Development of a Chronic Disorganization Inventory [2006-2007]
ICD collaborated with Sharon Mintz, MS, who at the time was a doctoral student at Fordham University, in a project to develop a Chronic Disorganization Inventory. ICD placed a link on our web site to a survey measuring the extent and type of chronic disorganization, and sent an email to all subscribers asking them to encourage their CD clients to take the on-line survey. Results indicated that the 60-item Chronic Disorganization Inventory is a psychometrically sound instrument that can be used to assess the level and subtypes of chronic disorganization. After further analysis the tool will be made available to professional organizers.
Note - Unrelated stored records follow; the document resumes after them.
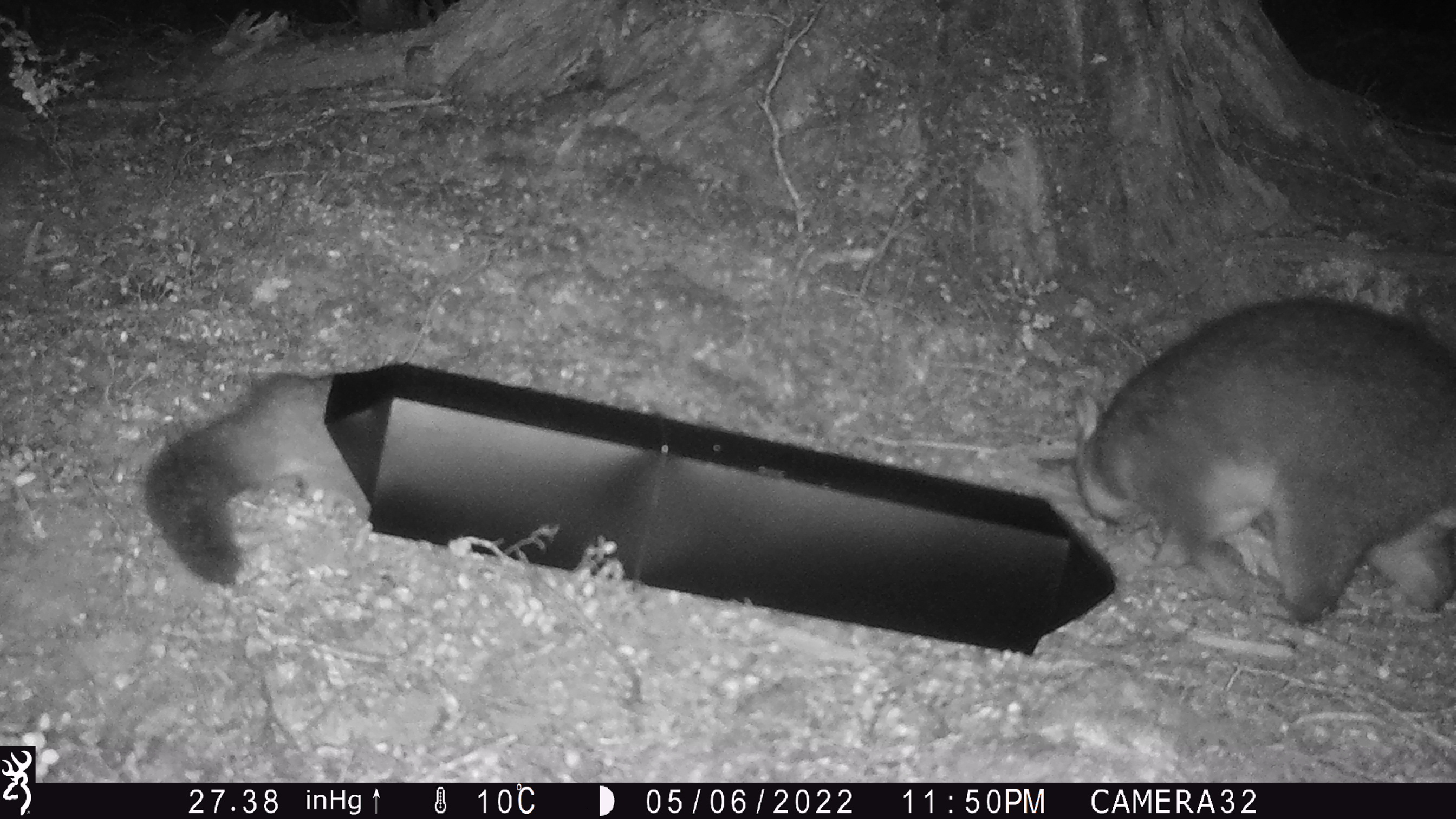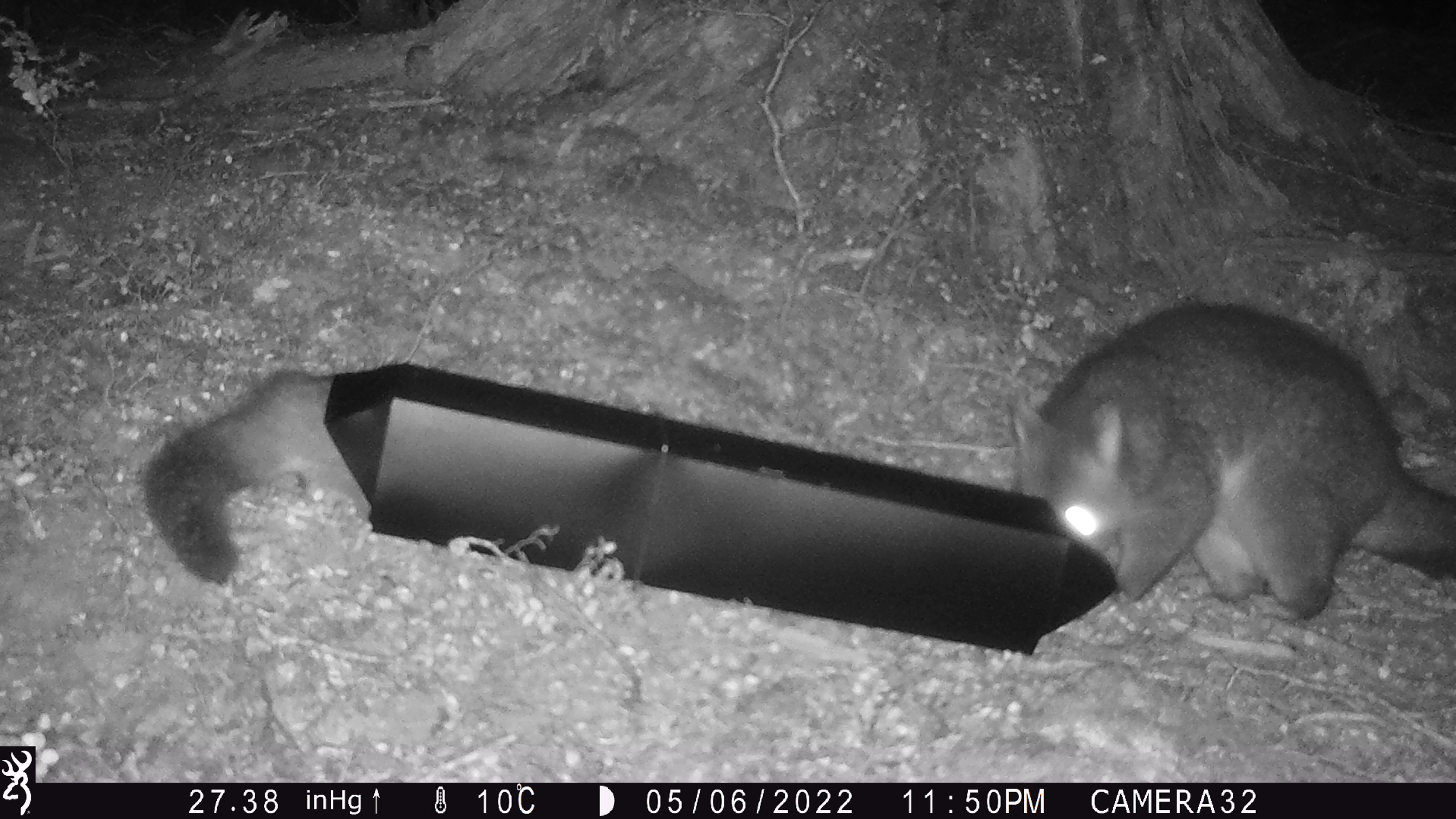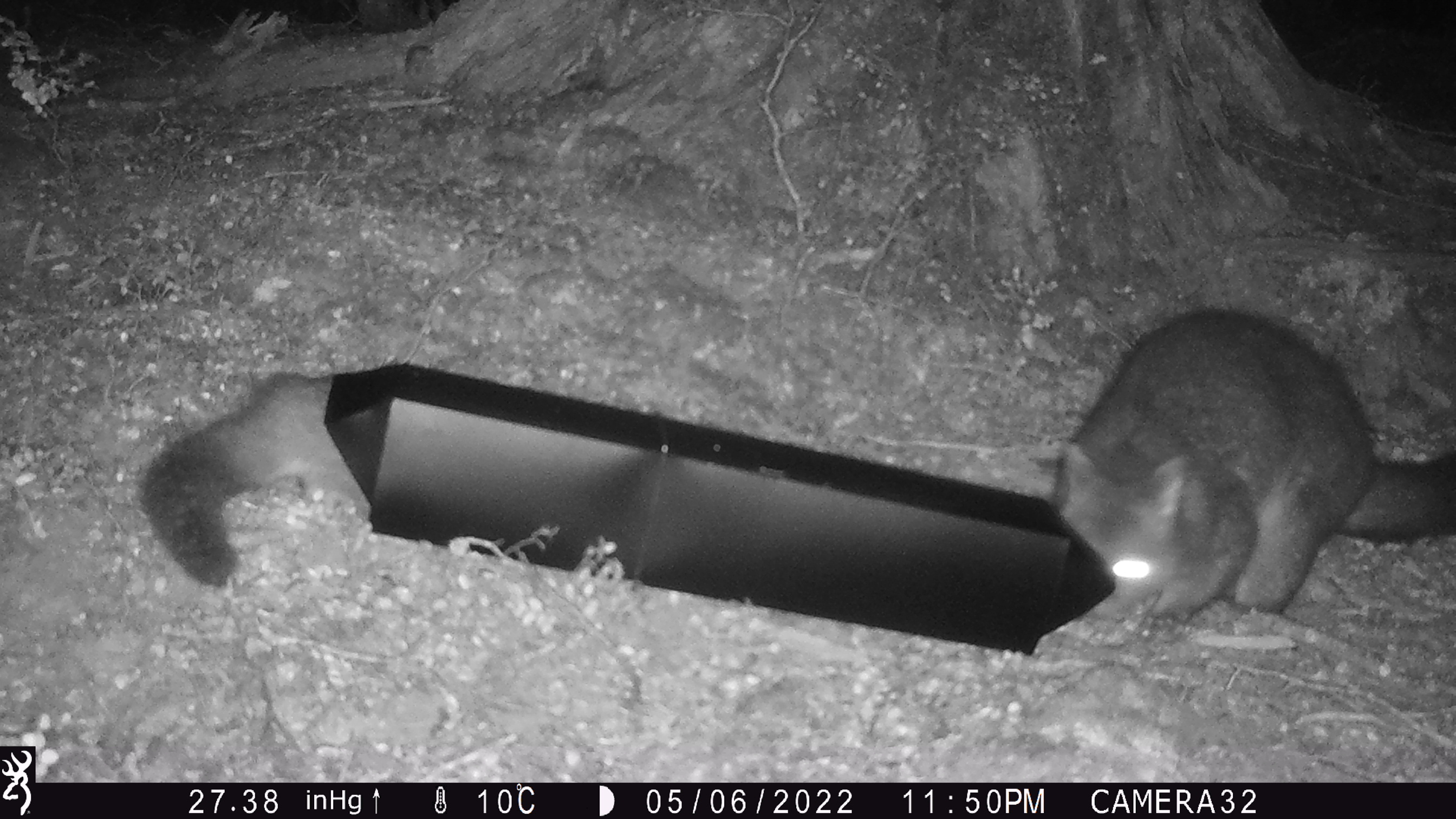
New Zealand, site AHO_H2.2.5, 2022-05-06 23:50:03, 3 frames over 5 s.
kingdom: Animalia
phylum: Chordata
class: Mammalia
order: Diprotodontia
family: Phalangeridae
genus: Trichosurus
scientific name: Trichosurus vulpecula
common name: common brushtail possum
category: possum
Possum (common brushtail possum) (Trichosurus vulpecula).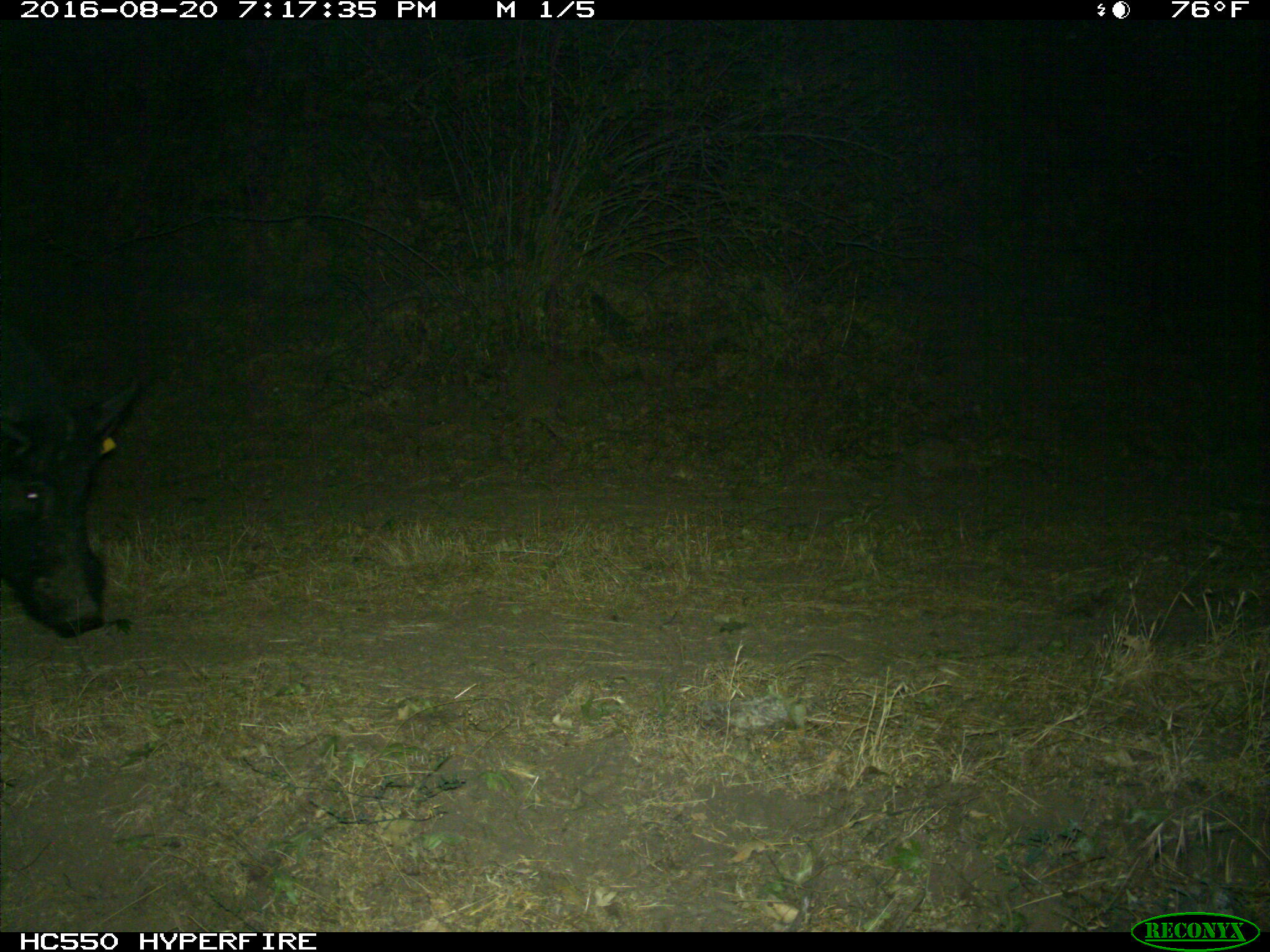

Decision Making Among Elderly Clients with Hoarding and Clutter-related Issues [2005-2006]
ICD collaborated with Monika Eckfield Petross, RN, MSN, who at the time was a doctoral student at the University of California at San Francisco School of Nursing, to conduct a pilot study designed to explore the experience of elderly individuals with hoarding and cluttering behaviors. ICD professional organizers distributed a brochure to their CD clients and encouraged them to participate in the pilot study. Findings were that all participants in the study struggled with decision making. A variety of reasons for decision-making difficulties were given by participants, including a fear of making mistakes, inability to prioritize, the struggle between emotional attachment and logical decisions, and others.